━━ Texte source
La loi française reprend pour l’essentiel la Directive européenne sur le droit d’auteur et les droits voisins. Elle octroie aux agences et éditeurs de presse un droit de reproduction et de communication au public pendant deux ans à compter de la publication d’un article de presse. Ce droit est assorti des exceptions classiques en matière de droits voisins, déjà prévues dans le Code de la propriété intellectuelle français.

La Directive laissait aux États Membres le soin de fixer la part des revenus générés par ce nouveau droit au bénéfice des auteurs des œuvres journalistiques. La loi française renvoie cette épineuse question à des accords d’entreprise pour les journalistes professionnels et à des accords spécifiques pour les autres auteurs. Enfin, la loi permet aux agences et éditeurs de presse de confier la gestion de leurs droits à un ou plusieurs organismes de gestion collective, à l’image de l’actuelle Société des Auteurs, Compositeurs et Éditeurs de Musique (« Sacem »).

Encore faudrait-il que l’ensemble des parties prenantes s’accordent entre elles sur la notion de rémunération « appropriée et équitable ».

Facebook et Google, savants lobbyistes, s’insurgent

Mieux rémunérer les éditeurs pour limiter la crise de la presse : en voilà une bonne idée ! Et quoi de plus logique, pour cela, que de demander aux géants d’Internet de compenser la désintermédiation qu’ils amplifient entre un producteur de contenus journalistiques et son lecteur ? Facebook et Google sont en effet les deux principaux « consommateurs » d’articles produits par les journalistes : titres et introductions sont systématiquement récupérés lors du partage d’un lien sur Facebook ou d’une recherche sur Google. Mais voilà : cette gratuité ne rémunère pas les producteurs de contenus, dont les revenus chutent, dans tous les pays du monde. D’où la réaction de l’Union européenne pour rééquilibrer la répartition des revenus.
━━━━
> **Exercices**
1. Selon l'extrait sur les droits voisins de la presse, pendant combien de temps le droit de reproduction et de communication au public accordé aux agences et éditeurs de presse s'applique-t-il ?
2. Poursuivez, s'il vous plaît, l'extrait sur les droits voisins de la presse après sa dernière phrase.
Les données n'ont aucun rapport avec l'extrait sur les droits voisins de la presse.
━━ Données fournies
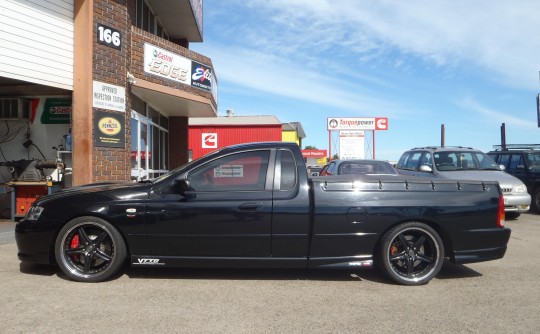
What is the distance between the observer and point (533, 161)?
41.4 feet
━━━━
> **Réponses par exercice**
1. Pendant deux ans à compter de la publication d'un article de presse.

2.
Problème : si l’idée est simple, sa mise en application est complexe. En rajoutant à cela une touche de mauvaise foi de la part des géants de l’Internet, le sujet est devenu un véritable casse-tête. En témoigne la récente annonce de Google qui semble mettre fin à tous les espoirs de rémunération des éditeurs. Le moteur de recherche annonce qu’il se limitera à lettre de la loi et affichera uniquement le titre des articles avec les URL… afin de ne rémunérer personne. Si les éditeurs souhaitent voir des extraits de leurs articles ou des photos publiés, alors ils devront le préciser à Google qui obtempérera, sans pour autant les rémunérer. Ou comment prétexter d’un texte défavorable à Google pour affaiblir davantage les éditeurs que le texte devait protéger.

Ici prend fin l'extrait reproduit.